Ofelia Bautista sagt: "Als der Hurrikan kam, trug ich all unser Hab und Gut nach oben, damit das Wasser uns unsere Sachen nicht wegnimmt, so wie es beim letzten Hurrikan geschehen ist. Diesmal habe ich etwas unternommen. Wir waren gerade erst nach Hurrikan Eta in unser Haus zurückgekehrt, als der nächste Sturm kam, und wir mussten wieder weg."

"Iota" war der 30. Sturm in diesem Jahr, der stark genug war, um einen Namen zu bekommen. Die zunehmende Intensität tropischer Wirbelstürme ist laut Experten eine Folge des Klimawandels.

"Iota" war am Montag als Hurrikan der Kategorie vier - mit Windgeschwindigkeiten von 250 Kilometern pro Stunde nur knapp unter der Grenze eines Sturms der höchsten Stufe - in Nicaragua auf Land getroffen. Er zog weiter über Honduras und schwächte sich immer mehr ab. Dennoch verursachte das Unwetter Überschwemmungen und beschädigte die bereits angeschlagene Infrastruktur.

In den sozialen Medien wurden Bilder des Ausmaßes der Überschwemmungen gezeigt.
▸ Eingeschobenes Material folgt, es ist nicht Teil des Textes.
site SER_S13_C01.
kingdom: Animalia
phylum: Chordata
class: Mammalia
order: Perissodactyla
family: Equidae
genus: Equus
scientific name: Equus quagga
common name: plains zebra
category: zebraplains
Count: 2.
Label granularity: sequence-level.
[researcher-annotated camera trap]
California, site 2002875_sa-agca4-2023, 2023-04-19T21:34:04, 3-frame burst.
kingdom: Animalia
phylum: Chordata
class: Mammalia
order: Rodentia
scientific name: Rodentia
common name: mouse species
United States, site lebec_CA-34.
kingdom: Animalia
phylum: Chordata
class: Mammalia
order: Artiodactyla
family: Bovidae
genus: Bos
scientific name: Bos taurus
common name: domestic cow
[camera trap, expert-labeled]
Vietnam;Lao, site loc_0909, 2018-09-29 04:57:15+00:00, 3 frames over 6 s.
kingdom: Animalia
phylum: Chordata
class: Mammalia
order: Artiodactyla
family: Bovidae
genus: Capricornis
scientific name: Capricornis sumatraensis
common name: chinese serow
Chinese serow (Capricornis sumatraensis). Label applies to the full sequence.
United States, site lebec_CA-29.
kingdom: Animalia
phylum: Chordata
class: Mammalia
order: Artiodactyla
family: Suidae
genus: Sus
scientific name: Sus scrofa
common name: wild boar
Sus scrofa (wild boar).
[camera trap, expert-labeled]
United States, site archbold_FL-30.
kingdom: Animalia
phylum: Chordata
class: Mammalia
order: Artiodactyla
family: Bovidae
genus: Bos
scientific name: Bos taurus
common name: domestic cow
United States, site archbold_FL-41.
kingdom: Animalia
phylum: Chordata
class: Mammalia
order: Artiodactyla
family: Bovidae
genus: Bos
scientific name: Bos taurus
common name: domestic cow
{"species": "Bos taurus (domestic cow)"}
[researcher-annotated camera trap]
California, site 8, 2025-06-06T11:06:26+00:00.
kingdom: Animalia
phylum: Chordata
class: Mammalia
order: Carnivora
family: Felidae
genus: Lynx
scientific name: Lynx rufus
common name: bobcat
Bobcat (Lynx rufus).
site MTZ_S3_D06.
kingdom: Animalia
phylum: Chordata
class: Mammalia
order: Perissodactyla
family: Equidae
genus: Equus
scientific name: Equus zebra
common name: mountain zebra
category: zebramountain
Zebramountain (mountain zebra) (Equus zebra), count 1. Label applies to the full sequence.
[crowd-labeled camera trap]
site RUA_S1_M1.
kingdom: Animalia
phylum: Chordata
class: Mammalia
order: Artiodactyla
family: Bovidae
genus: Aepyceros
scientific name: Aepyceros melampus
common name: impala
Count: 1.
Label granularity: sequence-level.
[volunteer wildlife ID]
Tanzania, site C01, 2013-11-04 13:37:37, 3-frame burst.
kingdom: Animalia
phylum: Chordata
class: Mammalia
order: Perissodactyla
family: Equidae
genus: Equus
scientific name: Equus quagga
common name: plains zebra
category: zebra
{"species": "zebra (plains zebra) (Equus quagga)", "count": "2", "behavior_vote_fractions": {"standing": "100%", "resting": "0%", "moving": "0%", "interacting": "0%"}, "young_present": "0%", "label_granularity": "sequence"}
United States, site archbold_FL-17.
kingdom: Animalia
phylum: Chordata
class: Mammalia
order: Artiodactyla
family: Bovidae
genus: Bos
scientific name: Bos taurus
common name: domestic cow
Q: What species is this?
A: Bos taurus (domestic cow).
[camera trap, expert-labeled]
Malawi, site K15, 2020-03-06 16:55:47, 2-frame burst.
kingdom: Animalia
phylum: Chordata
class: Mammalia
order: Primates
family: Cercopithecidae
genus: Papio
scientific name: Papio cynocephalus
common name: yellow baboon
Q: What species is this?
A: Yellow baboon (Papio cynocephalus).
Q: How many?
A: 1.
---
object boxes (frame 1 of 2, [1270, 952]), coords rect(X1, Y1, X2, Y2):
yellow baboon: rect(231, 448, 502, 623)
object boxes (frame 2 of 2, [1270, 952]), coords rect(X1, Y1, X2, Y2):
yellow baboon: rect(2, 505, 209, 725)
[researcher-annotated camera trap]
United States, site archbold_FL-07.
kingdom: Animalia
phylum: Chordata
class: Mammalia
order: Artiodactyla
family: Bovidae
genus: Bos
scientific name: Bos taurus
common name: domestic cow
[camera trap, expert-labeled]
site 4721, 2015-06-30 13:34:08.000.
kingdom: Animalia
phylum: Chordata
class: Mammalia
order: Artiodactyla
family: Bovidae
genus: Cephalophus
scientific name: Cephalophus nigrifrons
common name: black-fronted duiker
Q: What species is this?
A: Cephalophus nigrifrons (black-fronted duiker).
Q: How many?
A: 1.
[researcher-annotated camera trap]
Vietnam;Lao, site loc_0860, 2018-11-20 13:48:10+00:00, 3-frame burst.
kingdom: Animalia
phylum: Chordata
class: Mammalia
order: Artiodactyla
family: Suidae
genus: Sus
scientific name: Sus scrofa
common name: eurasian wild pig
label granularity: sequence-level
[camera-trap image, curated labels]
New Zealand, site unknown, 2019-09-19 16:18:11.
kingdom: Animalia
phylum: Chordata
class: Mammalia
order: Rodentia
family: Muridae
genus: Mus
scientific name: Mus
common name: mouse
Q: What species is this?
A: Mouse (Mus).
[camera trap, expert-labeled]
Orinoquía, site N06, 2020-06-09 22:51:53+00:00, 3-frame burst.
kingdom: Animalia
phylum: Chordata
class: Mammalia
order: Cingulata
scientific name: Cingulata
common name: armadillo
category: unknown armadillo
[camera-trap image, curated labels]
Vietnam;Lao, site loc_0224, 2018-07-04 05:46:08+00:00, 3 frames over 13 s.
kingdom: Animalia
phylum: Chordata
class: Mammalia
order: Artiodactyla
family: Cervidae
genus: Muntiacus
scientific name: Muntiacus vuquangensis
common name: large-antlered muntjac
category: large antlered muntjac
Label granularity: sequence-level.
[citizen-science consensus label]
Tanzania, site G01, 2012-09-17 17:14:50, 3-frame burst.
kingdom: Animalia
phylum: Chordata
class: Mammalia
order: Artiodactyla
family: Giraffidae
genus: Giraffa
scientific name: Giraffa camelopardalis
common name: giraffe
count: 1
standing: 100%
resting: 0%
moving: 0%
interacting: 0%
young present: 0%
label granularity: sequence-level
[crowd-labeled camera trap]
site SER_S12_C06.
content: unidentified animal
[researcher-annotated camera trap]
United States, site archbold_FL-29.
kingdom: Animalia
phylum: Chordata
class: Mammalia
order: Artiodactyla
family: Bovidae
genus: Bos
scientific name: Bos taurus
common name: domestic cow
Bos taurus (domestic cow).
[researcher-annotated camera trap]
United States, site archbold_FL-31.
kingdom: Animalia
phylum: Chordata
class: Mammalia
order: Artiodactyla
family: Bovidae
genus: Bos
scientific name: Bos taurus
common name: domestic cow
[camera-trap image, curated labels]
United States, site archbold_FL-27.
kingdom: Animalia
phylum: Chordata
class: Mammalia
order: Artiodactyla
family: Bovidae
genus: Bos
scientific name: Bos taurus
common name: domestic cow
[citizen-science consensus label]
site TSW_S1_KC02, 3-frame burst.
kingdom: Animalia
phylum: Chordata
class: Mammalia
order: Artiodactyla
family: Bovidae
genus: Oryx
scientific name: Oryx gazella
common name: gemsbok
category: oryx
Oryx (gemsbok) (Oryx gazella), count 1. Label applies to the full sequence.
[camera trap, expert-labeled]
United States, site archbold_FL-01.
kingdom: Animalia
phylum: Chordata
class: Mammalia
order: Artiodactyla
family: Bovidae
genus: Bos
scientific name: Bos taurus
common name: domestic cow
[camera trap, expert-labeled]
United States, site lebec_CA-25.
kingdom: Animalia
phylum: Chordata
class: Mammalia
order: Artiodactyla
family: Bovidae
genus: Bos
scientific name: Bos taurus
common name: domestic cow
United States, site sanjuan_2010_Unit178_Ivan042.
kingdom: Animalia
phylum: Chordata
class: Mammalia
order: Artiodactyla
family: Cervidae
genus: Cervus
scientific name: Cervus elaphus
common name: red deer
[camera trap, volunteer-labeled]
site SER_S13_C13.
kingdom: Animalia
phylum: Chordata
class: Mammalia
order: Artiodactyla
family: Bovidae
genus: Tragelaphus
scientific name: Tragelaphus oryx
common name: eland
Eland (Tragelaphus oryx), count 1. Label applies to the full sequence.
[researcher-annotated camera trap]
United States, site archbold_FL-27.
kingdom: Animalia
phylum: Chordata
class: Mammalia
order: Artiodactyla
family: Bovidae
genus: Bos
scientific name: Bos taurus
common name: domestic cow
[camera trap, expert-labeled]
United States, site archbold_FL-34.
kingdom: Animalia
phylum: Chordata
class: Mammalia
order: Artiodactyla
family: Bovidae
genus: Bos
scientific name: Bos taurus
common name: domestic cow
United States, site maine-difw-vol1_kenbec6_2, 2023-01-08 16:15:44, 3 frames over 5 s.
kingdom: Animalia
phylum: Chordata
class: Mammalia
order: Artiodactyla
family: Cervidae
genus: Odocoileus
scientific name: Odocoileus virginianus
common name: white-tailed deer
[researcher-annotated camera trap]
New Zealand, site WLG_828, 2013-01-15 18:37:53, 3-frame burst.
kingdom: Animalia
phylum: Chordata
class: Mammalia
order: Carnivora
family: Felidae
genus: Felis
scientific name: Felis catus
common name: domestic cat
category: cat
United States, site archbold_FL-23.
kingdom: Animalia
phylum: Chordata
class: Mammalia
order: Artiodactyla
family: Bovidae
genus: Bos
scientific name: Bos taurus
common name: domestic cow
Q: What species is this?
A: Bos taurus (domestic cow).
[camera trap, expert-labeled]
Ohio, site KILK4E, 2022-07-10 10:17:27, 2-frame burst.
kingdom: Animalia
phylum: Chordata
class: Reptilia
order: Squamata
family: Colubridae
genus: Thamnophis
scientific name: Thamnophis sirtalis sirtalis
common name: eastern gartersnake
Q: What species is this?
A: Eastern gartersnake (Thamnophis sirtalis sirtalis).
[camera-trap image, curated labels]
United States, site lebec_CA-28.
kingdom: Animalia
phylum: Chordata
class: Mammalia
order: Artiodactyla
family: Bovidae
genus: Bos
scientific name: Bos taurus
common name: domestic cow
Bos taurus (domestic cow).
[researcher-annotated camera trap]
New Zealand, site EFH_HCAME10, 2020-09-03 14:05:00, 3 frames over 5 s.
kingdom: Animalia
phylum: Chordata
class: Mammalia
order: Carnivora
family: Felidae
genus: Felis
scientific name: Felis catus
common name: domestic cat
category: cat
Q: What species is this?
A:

"Eta" hatte am 3. November als Hurrikan der Stufe vier ebenfalls in Nicaragua Land erreicht. Mindestens 174 Menschen starben, 74 davon in Honduras und 46 in Guatemala. Knapp 100 Bewohner eines Dorfes in Guatemala, das verschüttet wurde, galten noch als vermisst. Tausende Familien verloren ihr Zuhause, 1,5 Millionen Menschen brauchten nach Angaben des Kinderhilfswerks World Vision schon vor Ankunft von "Iota" dringend humanitäre Hilfe.